EXERCISE PROMPT:
Copy word for word the part of the fluorspar project report from "The MB Property" to "in the future.".

The Company has contracted the services of a specialist mineral processing consultancy to complete the final phase of Preliminary Feasibility Study level metallurgical testwork where it will target further optimisation of both grind size and recovery. This stage of work is expected to be completed in the first quarter of 2015.
Once this critical task is successfully completed the Company expects to evaluate different options for processing and mine planning and will then execute the final elements the Preliminary Feasibility Study including engineering design, mine design, capital and operating cost estimation. The current target for completing the evaluation and Preliminary Feasibility Study is the end of 2015.
MB Fluorspar Project, Nevada USA
2014 Highlights
-- Large Maiden JORC compliant Mineral Resource Estimate. -- Phase 3 drilling programme completed. -- Scoping Study level metallurgical testwork - programme started.
The MB Property comprises 146 contiguous mining claims covering an area more than 2,800 acres and is located 19km south-west of the town of Eureka in central Nevada, USA. The state of Nevada is widely recognised to be one of the most attractive mining jurisdictions in the world. Eureka is located on US Highway 50 and the main railroad is located 165km to the north of the deposit providing bulk freight distribution to the East and West of the USA. Together with Europe, the USA is a key fluorspar market currently importing the majority of its fluorspar demand. Having distribution access to the west coast provides access to Asian markets, which may be a target market in the future.
Maiden JORC Compliant Mineral Resource Estimate
Following the two phases of drilling completed in 2013, comprising of 26 holes and totalling 3,223 metres across three areas of the deposit, the Company commissioned Wardell Armstrong International Ltd (WAI) to complete a maiden JORC 2012 compliant Mineral Resource Estimate for the MB Project. This Mineral Resource Estimate of 38.4 million tonnes grading 10.4% fluorspar (CaF(2) ) was not only a significant milestone for the MB Project but also for the Company as it more than doubled the Company's 100% owned fluorspar Mineral Resources to 7.8 million tonnes of contained fluorspar.

EXTRACTED ENTRIES:
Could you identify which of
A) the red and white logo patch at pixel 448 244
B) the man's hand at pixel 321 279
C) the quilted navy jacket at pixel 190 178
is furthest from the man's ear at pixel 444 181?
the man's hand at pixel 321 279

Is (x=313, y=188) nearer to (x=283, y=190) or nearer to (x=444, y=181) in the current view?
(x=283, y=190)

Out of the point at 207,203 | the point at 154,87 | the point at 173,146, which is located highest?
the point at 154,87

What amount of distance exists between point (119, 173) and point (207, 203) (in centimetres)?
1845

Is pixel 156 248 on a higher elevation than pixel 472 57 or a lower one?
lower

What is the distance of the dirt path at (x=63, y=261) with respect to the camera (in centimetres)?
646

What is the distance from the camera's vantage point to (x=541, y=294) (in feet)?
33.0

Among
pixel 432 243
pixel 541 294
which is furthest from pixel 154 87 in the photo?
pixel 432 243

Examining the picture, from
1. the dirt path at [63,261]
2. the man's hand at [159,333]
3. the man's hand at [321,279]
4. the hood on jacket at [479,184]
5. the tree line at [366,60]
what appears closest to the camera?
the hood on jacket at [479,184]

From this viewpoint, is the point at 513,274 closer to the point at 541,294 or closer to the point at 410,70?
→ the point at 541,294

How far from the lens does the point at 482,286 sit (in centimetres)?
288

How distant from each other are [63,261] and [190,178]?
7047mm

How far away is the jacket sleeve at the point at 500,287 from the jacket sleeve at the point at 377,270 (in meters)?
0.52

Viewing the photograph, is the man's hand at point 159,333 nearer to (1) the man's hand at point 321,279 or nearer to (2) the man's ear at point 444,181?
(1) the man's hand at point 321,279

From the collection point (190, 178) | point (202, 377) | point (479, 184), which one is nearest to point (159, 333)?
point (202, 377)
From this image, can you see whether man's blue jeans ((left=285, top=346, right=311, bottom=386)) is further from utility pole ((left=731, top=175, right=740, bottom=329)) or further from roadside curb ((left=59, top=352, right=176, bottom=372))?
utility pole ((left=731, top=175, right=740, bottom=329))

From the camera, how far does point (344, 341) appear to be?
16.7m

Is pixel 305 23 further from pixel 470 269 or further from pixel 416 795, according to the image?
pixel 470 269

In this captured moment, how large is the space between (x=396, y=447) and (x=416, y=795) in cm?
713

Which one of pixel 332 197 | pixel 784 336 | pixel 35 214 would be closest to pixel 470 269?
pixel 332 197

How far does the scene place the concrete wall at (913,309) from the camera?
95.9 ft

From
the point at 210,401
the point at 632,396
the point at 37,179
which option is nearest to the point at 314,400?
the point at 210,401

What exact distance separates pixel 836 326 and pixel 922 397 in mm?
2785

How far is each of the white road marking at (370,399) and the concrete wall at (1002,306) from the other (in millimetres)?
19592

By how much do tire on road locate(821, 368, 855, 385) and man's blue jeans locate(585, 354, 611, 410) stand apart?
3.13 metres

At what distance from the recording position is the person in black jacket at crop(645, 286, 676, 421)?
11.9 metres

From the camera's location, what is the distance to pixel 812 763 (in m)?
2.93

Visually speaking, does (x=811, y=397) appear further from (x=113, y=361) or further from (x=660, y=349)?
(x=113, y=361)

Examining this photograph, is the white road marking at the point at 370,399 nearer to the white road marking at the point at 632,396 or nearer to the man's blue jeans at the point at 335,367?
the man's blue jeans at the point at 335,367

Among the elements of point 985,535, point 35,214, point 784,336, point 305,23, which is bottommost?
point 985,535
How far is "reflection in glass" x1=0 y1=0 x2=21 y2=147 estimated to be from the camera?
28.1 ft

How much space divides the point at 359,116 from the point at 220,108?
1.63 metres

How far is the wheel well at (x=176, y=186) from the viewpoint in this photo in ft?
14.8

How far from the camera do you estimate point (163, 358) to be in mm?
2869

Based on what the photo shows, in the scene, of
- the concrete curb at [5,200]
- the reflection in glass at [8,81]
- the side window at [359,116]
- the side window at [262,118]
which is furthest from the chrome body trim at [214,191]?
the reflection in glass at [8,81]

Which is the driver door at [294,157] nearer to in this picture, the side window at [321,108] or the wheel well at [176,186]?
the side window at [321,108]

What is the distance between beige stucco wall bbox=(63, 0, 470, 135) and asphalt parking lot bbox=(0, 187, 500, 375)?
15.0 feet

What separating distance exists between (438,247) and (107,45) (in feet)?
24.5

WORKED SOLUTION:
The MB Property comprises 146 contiguous mining claims covering an area more than 2,800 acres and is located 19km south-west of the town of Eureka in central Nevada, USA. The state of Nevada is widely recognised to be one of the most attractive mining jurisdictions in the world. Eureka is located on US Highway 50 and the main railroad is located 165km to the north of the deposit providing bulk freight distribution to the East and West of the USA. Together with Europe, the USA is a key fluorspar market currently importing the majority of its fluorspar demand. Having distribution access to the west coast provides access to Asian markets, which may be a target market in the future.